What is being asked: Rewrite the material from the line containing "Give the order of" through the line containing "3. fallen tree", changing "furthest" to "farthest" and keeping everything else the same.

Supplied records:
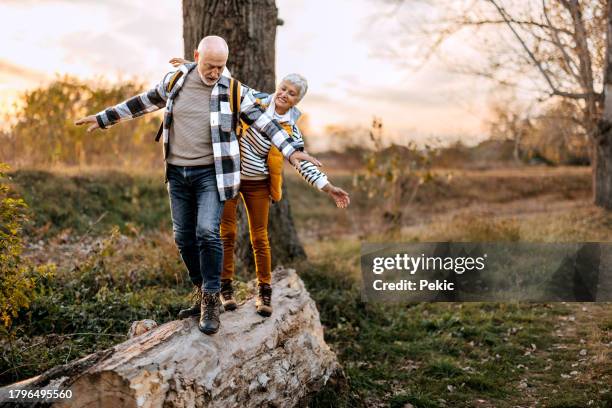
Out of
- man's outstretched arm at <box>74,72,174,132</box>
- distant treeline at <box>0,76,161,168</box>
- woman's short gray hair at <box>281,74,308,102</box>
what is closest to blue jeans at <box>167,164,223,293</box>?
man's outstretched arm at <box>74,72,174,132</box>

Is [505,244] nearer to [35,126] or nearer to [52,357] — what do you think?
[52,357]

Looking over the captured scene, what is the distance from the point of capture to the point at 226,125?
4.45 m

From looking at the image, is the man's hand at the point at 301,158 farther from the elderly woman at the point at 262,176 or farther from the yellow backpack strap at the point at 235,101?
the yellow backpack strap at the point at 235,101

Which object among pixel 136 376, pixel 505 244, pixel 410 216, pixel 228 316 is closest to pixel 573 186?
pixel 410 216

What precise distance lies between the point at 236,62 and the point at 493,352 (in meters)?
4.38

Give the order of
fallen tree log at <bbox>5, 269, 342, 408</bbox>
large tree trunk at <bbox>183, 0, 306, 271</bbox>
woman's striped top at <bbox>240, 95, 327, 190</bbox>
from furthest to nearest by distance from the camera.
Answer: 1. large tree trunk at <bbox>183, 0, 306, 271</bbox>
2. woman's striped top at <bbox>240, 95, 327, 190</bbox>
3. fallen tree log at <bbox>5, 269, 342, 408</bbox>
==
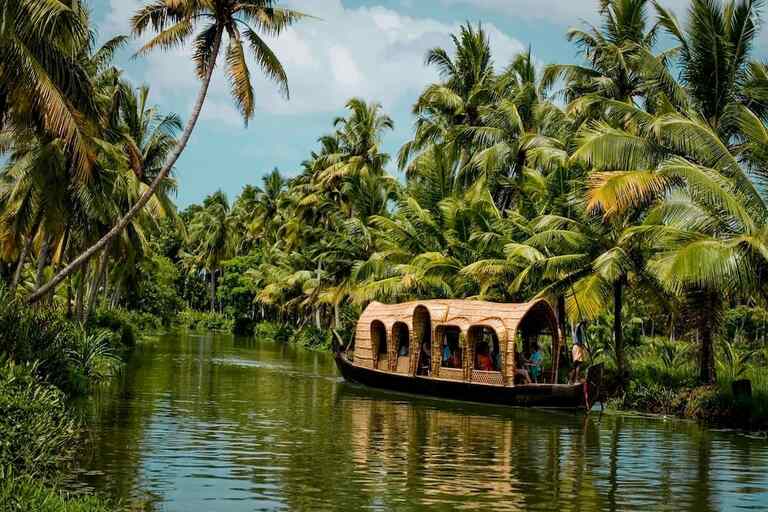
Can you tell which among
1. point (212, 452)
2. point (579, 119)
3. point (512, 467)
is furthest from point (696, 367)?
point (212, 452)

Answer for the task:
Give the order of
fallen tree log at <bbox>5, 269, 342, 408</bbox>
large tree trunk at <bbox>183, 0, 306, 271</bbox>
woman's striped top at <bbox>240, 95, 327, 190</bbox>
from farthest to nearest by distance from the camera.
Answer: 1. large tree trunk at <bbox>183, 0, 306, 271</bbox>
2. woman's striped top at <bbox>240, 95, 327, 190</bbox>
3. fallen tree log at <bbox>5, 269, 342, 408</bbox>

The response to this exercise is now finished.